Un valoroso, eroico paladino che, come altri suoi compagni d'arme, s'innamorò di una bellissima donzella che si chiamava Angelica."
Martina, con aria di sfida, guardando l'amico e il fratello commenta:
"Beh, un po' come fate voi due e tutti i maschi della nostra classe con la De Pisis."
"Bleah!", due ostentate linguacce commentano l'indiscrezione di Martina.
Francesca, sapendo che l'argomento amori scolastici è delicato, finge di non aver sentito e prosegue con la sua storia.
"Allora, volete sapere il seguito?"
"SIIII!", urlano i ragazzini in coro.
"Bene.
Dunque, si parlava di Angelica, bella e inarrivabile fanciulla.
Angelica, in verità, aveva rapito, in particolare, il cuore di due cugini:
Orlando e Rinaldo, entrambi cristiani.
Il famosissimo re Carlo Magno..."
"Famoso quanto il presidente della Repubblica?", domanda Andrea serio.
"Famoso quanto il presidente della Repubblica e anche saggio, se è per questo.
Comunque, il famosissimo Carlo Magno decide di affidare Angelica al duca di Baviera e decreta che la darà in sposa esclusivamente a colui che sconfiggerà in combattimento Argalia."
"Embè?
E adesso chi è Argalia?", s'informa Simone.

"Argalia, caro mio, oltre che essere il fratello di Angelica, era il principe del Catai.
E se volete sapere dov'è il Catai, ve lo dovete andare a cercare."
"E va beh, ma poi chi vince fra i cugini e Argalia?", la incalza Simone molto interessato.
"Vince un tale chiamato Ferraù, che era un cavaliere come Orlando e Rinaldo, ma pagano."
"E Angelica?", s'informa Martina preoccupata.
"Angelica, alla morte del fratello, fugge dal campo dove era stata relegata."
"Ma allora non era innamorata di nessuno!", osserva Martina.
"Pare di no", spiega Francesca, "Resta il fatto che tutti i cavalieri, da questo momento in poi, si dannano per riprenderla."
"Oh, è proprio la De Pisis...", mormora pungente Martina.
"Ma un giorno, nel bosco, Angelica incontra un ragazzo bellissimo."
"Ah sì?
E chi sarebbe?", domanda interessatissima la ragazzina.
"Un cavaliere nuovo che si chiama Medoro."
"Un nome un po' da nerd", osserva Andrea.
"Eh, sarà anche da nerd, ma Angelica se ne innamora perdutamente e, per sancire la loro unione, invece di appendere un lucchetto a una catena come fate voi, i due giovani incidono sulla corteccia di un albero i loro nomi", spiega Francesca.
"Incivili!", salta su Andrea.
Francesca prosegue: "La sfortuna vuole che, pochi giorni dopo, Orlando passi vicino a quell'albero e veda i due nomi incisi."
"Cavolo... e allora che fa?", chiede Simone preoccupato.
"Beh, capisce che i due si amano e, soprattutto, di non avere più alcuna speranza di far breccia nel cuore di Angelica.
Lei, oramai, pensa a un altro, anche se Orlando non può, né riesce a smettere di amarla."
"Poraccio!", esclama Martina partecipe.
"Eh, sì, proprio poraccio.
Infatti, alla fine si sente male, ma così male, che c'è bisogno di andare a cercare un rimedio sulla Luna."
"Sulla Luna?!!!", gridano i tre ragazzi in coro.
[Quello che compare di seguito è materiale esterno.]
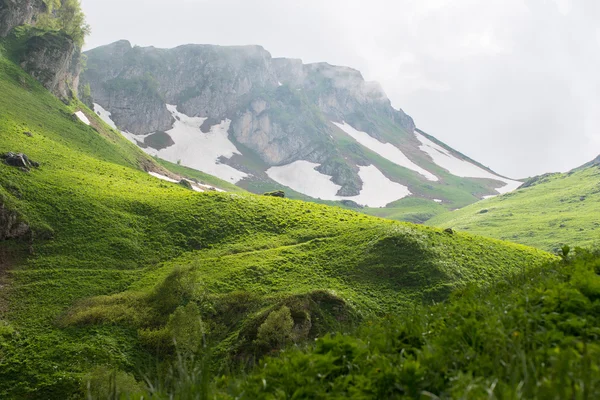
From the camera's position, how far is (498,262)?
52.9 m

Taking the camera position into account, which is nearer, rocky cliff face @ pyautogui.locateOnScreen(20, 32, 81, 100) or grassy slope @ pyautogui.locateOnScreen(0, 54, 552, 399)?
grassy slope @ pyautogui.locateOnScreen(0, 54, 552, 399)

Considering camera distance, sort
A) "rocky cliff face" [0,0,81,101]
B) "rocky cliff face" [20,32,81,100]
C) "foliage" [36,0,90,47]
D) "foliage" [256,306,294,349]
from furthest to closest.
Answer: "foliage" [36,0,90,47] < "rocky cliff face" [0,0,81,101] < "rocky cliff face" [20,32,81,100] < "foliage" [256,306,294,349]

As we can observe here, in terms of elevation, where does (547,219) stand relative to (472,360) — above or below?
above

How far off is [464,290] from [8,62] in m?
111

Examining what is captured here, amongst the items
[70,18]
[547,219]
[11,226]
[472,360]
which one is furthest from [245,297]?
[547,219]

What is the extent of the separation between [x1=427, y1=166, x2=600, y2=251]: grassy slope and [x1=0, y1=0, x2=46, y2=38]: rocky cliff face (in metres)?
149

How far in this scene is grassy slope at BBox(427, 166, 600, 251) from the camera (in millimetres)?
124312

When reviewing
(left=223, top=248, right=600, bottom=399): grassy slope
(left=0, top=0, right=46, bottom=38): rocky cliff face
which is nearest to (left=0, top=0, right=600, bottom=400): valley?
(left=223, top=248, right=600, bottom=399): grassy slope

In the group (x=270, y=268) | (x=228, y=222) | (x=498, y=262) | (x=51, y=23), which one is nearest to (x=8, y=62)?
(x=51, y=23)

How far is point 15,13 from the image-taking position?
343 feet

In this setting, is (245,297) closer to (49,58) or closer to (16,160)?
(16,160)

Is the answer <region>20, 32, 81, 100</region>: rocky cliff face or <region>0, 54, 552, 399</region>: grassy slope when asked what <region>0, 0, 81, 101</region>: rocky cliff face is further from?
<region>0, 54, 552, 399</region>: grassy slope

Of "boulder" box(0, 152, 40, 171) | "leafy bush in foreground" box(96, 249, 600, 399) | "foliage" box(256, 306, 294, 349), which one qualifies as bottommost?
"foliage" box(256, 306, 294, 349)

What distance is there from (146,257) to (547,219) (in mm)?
146542
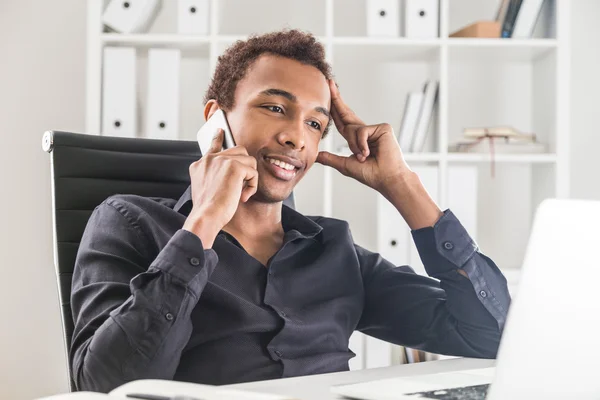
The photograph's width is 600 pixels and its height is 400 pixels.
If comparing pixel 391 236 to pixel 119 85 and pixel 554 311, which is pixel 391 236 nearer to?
pixel 119 85

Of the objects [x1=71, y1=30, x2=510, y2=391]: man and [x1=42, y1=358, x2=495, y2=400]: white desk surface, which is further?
[x1=71, y1=30, x2=510, y2=391]: man

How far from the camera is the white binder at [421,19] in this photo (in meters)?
2.69

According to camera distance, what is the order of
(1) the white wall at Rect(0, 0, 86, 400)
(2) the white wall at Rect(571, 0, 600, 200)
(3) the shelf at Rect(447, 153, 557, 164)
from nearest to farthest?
(3) the shelf at Rect(447, 153, 557, 164) < (1) the white wall at Rect(0, 0, 86, 400) < (2) the white wall at Rect(571, 0, 600, 200)

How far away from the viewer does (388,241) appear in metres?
2.65

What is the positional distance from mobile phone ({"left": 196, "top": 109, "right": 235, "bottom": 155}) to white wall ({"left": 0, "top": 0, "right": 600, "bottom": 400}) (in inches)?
56.9

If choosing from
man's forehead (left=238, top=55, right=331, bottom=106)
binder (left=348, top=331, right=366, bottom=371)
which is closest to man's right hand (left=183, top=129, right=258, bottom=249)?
man's forehead (left=238, top=55, right=331, bottom=106)

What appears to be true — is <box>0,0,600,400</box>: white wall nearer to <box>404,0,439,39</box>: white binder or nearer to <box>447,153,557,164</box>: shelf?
<box>404,0,439,39</box>: white binder

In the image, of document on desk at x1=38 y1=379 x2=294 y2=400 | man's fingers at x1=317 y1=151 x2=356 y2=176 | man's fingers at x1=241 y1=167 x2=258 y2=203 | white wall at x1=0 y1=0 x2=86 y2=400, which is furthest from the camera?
white wall at x1=0 y1=0 x2=86 y2=400

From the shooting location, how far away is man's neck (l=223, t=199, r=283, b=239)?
1568 mm

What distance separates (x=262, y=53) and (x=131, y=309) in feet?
2.43

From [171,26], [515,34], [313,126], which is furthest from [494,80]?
[313,126]

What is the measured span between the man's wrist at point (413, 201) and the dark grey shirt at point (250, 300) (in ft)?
0.09

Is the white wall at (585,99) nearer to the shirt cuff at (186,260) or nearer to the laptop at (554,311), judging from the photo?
the shirt cuff at (186,260)

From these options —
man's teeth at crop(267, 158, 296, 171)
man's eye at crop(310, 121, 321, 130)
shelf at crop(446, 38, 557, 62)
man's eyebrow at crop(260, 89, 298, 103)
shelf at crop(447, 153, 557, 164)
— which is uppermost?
shelf at crop(446, 38, 557, 62)
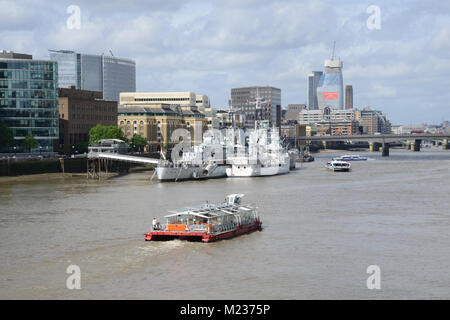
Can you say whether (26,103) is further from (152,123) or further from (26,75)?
(152,123)

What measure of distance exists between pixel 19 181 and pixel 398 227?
57.3 m

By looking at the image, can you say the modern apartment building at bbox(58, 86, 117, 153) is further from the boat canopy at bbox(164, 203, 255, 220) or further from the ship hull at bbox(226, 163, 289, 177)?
the boat canopy at bbox(164, 203, 255, 220)

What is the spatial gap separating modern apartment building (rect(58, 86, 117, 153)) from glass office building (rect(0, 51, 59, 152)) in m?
10.00

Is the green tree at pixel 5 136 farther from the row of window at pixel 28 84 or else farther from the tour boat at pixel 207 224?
the tour boat at pixel 207 224

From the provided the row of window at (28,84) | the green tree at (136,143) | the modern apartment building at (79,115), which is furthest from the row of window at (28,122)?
the green tree at (136,143)

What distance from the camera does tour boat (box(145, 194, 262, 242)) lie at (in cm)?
4128

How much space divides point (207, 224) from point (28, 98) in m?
77.8

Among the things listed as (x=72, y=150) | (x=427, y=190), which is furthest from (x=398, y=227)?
(x=72, y=150)

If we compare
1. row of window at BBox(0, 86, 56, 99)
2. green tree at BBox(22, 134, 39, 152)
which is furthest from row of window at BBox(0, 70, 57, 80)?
green tree at BBox(22, 134, 39, 152)

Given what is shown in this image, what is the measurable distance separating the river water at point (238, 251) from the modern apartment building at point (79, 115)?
6364cm

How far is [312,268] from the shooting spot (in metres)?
34.5

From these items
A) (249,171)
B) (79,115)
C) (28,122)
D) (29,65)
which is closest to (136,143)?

"Già, sulla Luna", ribadisce Francesca.
"Ora, siccome sulla Terra c'erano le crociate e uomini e donne erano tutti molto, molto indaffarati, bisognava trovar un volenteroso deciso a affrontare il viaggio verso la Luna a cavallo di un ippogrifo."
"Un che?", domanda Andrea.
"Un ippogrifo.
L'unico in grado di fare tan-tan, Terra-Luna, Luna-Terra come niente fosse.
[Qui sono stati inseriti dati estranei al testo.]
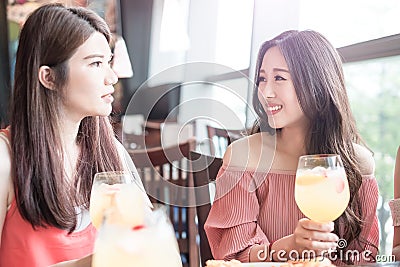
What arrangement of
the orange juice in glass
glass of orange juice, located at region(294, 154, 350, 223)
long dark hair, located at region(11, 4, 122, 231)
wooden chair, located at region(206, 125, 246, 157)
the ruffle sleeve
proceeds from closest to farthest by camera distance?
1. the orange juice in glass
2. glass of orange juice, located at region(294, 154, 350, 223)
3. long dark hair, located at region(11, 4, 122, 231)
4. the ruffle sleeve
5. wooden chair, located at region(206, 125, 246, 157)

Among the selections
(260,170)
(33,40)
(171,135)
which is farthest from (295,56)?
(171,135)

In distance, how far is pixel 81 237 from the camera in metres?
1.06

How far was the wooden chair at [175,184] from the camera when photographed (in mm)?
1453

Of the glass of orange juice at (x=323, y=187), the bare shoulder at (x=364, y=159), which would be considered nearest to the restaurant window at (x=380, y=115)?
the bare shoulder at (x=364, y=159)


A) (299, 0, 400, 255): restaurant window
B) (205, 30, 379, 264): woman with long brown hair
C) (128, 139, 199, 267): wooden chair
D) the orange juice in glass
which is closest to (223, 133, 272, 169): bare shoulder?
(205, 30, 379, 264): woman with long brown hair

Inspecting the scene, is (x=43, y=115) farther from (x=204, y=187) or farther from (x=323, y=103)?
(x=323, y=103)

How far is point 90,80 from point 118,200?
0.42 metres

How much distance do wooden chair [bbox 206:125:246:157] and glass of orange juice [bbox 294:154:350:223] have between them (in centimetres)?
38

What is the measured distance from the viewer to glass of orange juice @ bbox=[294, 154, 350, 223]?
2.88 feet

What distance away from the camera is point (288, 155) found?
47.7 inches

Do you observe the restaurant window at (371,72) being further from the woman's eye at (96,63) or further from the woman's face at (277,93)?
the woman's eye at (96,63)

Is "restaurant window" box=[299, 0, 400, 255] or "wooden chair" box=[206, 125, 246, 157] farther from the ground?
"restaurant window" box=[299, 0, 400, 255]

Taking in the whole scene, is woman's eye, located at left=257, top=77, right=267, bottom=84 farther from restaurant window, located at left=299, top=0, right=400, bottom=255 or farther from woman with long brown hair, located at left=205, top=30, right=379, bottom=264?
restaurant window, located at left=299, top=0, right=400, bottom=255

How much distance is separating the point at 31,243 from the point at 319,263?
0.51 m
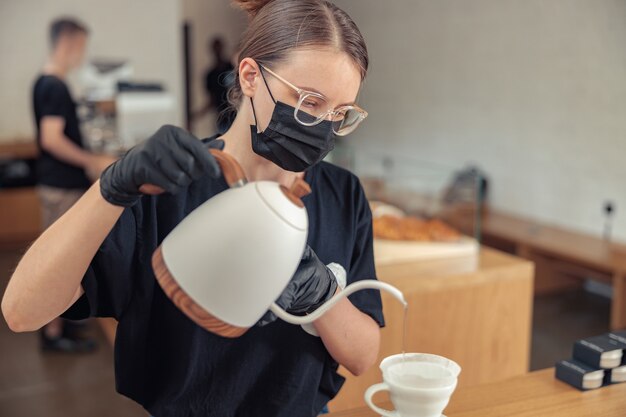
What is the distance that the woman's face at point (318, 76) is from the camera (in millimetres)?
1023

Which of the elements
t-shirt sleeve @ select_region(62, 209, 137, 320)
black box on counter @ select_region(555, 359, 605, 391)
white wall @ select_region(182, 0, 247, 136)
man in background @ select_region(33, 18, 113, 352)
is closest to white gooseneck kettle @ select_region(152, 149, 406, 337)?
t-shirt sleeve @ select_region(62, 209, 137, 320)

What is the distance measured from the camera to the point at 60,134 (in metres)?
3.33

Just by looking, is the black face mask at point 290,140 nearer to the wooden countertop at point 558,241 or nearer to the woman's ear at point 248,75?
the woman's ear at point 248,75

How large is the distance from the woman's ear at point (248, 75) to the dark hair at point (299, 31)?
12 mm

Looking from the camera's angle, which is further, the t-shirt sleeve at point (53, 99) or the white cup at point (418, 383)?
the t-shirt sleeve at point (53, 99)

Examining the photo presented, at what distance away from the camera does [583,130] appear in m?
4.51

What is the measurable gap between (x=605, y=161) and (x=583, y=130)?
0.86 ft

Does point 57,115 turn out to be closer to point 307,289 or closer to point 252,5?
point 252,5

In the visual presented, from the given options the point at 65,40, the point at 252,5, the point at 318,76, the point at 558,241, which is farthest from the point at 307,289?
the point at 558,241

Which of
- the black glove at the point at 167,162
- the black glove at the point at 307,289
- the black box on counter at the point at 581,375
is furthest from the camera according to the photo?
the black box on counter at the point at 581,375

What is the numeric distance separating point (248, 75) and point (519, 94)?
425 centimetres

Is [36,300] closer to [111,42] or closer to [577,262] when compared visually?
[577,262]

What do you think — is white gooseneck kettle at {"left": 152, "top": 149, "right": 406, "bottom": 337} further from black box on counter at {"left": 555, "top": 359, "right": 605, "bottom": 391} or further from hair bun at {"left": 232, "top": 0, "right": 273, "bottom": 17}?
black box on counter at {"left": 555, "top": 359, "right": 605, "bottom": 391}

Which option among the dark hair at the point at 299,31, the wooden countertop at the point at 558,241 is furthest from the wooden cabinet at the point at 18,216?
the dark hair at the point at 299,31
E bisogna dire che Astolfo, uomo di nobile stirpe perché era un duca e anche un domatore d'ippogrifi, era l'unica speranza possibile per Orlando.
E siccome i due erano molto amici, Astolfo non si tirò indietro.
Del resto era uomo molto abile a cavarsela in un sacco di occasioni.
L'ippogrifo in questione, tanto per dire, lo aveva domato spezzando un incantesimo a casa del Mago Atlante.
Dunque, Astolfo era proprio la persona adatta per andare sulla Luna.
Lì lo ricevette il santo poeta San Giovanni, il quale tentò di spiegare all'amico di Orlando che la malattia di Orlando veniva dal cielo.
E veniva dal cielo per cercare di strappare il paladino della Chiesa dalla passione per la donna pagana."
"E trovano il rimedio?", domanda Martina un po' confusa.
"Beh, la conversazione andò più o meno così:
Quando il duca atterrò vide San Giovanni che lo salutava venendogli incontro.
"Avete per caso aumentato il pedaggio?", chiese il duca tirando fuori dalla sua bisaccia alcune monete d'oro.
"Sì, per tutto il tratto della Via Lattea.
Ma l'abbiamo annunciato già dal mese scorso", disse il santo poeta.
Il duca si deterse il sudore dalla fronte, perché, dopotutto, aveva una certa età.
"Ah, mi spiace, non l'avevo letto su La Gazzetta delle crociate."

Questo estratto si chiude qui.